• **Text passage**

Last Friday was a complete nightmare for many of us with the unexpected snow that blanketed the area. School buses loaded with high school athletes headed off for basketball games around 3 p.m. with the grass still very much visible and a very worry-free prediction of a light dusting less than one inch of snow.
However, by tip off at 6 p.m. whiteout conditions were causing havoc on the freeways and side streets, closing part of I-75 in Bay County because of a 40-car accident.
Unbeknownst to the various girls’ basketball teams, coaches and referees tucked inside warm gymnasiums, Old Man Winter had come knocking with a vengeance, kicking and screaming at the door.
As I shared space with an ABC12 cameraman at the Lapeer West gym, a Genesee Area County ref from Swartz Creek asked us what it a was like outside, seeing our heads full of snow and damp-shouldered coats. The cameraman said it all when he replied, “it’s not pretty’. The surprised ref, replied, “oh, really, I came from Swartz Creek…” We both shook our heads and I relayed to him that one of our reporters had said it was a near whiteout between there and Flushing because of all the blowing snow.

• **Data extract**

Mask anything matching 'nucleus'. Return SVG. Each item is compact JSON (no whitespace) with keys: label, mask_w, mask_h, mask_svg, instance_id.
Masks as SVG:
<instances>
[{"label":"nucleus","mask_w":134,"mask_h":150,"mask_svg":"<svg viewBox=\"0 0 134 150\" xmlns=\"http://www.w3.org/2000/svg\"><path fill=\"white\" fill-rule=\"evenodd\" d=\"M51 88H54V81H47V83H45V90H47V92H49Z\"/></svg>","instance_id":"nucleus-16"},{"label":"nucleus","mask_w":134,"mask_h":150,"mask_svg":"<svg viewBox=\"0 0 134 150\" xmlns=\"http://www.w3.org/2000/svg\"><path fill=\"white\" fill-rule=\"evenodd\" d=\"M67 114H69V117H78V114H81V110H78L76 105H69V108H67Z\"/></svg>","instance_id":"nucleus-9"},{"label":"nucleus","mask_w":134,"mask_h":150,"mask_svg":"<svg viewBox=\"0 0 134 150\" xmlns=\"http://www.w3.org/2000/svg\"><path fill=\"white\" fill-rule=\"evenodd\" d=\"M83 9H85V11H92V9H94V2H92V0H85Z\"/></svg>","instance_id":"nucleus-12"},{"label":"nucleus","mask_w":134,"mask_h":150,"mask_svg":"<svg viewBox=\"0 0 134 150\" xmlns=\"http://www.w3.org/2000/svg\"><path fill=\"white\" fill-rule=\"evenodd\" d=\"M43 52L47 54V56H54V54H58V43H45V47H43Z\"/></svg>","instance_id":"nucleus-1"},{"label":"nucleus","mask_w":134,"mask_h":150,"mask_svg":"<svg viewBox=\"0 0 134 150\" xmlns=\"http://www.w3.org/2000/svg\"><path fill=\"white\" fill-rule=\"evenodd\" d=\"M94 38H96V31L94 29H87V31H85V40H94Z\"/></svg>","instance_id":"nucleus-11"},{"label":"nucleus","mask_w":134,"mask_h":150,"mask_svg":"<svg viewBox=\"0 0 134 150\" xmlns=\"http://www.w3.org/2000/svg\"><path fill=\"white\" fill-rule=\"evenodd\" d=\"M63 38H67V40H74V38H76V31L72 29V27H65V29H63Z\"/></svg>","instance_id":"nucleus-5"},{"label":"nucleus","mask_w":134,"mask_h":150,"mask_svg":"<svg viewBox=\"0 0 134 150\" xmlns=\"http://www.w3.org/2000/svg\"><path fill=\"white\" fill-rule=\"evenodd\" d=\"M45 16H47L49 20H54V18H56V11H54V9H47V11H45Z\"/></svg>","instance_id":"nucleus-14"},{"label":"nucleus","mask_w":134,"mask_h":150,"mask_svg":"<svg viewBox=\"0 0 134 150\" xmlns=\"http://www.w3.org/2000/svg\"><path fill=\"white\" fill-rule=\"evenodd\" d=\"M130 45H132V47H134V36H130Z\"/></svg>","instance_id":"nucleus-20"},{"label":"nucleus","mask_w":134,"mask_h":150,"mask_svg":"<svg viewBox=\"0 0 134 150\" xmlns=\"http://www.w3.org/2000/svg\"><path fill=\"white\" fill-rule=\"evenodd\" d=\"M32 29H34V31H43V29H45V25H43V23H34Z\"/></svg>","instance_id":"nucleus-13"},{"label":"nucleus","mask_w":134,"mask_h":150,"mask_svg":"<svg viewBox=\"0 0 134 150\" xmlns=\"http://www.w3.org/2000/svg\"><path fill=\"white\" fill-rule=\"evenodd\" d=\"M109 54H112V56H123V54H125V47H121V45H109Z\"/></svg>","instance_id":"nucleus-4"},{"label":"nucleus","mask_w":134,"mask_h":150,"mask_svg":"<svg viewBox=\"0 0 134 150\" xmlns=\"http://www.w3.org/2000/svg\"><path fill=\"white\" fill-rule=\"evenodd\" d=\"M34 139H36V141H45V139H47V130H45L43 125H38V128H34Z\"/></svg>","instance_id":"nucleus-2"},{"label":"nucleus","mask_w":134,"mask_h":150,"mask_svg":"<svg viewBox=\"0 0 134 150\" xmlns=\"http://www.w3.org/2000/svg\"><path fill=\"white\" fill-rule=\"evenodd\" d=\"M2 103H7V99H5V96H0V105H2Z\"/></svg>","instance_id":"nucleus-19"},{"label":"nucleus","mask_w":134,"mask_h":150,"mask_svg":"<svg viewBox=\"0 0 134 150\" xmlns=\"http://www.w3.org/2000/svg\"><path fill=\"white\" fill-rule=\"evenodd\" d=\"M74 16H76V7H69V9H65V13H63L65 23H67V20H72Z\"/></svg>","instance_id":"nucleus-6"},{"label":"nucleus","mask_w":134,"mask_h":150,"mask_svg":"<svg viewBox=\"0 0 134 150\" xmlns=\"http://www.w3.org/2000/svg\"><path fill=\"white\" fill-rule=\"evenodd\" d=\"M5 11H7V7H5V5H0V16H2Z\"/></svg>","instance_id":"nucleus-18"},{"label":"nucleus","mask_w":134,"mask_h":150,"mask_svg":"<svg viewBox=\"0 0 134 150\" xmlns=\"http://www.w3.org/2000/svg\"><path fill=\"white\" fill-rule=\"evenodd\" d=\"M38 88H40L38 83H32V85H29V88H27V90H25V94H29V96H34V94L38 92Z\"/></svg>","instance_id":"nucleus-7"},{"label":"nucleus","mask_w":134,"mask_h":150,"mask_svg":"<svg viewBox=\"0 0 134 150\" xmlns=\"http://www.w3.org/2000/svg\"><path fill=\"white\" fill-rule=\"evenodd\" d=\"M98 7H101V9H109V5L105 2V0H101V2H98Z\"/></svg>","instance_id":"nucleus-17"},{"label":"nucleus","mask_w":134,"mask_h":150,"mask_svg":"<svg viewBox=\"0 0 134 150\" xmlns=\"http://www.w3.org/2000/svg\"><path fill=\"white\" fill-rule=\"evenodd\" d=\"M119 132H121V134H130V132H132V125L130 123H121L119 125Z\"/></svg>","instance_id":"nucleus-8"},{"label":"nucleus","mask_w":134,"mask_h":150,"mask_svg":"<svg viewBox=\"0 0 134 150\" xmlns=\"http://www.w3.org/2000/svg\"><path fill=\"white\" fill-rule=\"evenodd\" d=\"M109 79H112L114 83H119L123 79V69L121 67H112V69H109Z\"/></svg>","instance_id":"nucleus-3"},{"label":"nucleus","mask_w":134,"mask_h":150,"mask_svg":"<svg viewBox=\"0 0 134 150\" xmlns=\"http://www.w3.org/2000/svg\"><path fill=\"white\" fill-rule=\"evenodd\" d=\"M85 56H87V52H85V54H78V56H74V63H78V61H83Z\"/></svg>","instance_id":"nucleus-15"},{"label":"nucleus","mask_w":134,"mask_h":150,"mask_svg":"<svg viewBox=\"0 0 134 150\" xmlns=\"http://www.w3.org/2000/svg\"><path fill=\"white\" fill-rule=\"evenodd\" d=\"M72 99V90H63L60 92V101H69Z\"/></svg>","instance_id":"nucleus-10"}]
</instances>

• **Exercises**
1. Summarize the passage about the Friday snowstorm in two sentences.
2. According to the passage about the Friday snowstorm, what closed part of I-75 in Bay County?

• **Answer set**
1. School buses carrying high school athletes left for basketball games around 3 p.m. under a forecast of less than an inch of snow, but by the 6 p.m. tip-off, whiteout conditions were causing havoc on the roads, and a 40-car accident had closed part of I-75 in Bay County. The teams, coaches, and referees inside warm gyms did not know about the storm, and at the Lapeer West gym, a referee from Swartz Creek was surprised to hear from the writer and an ABC12 cameraman that conditions outside were near whiteout.

2. A 40-car accident closed part of I-75 in Bay County.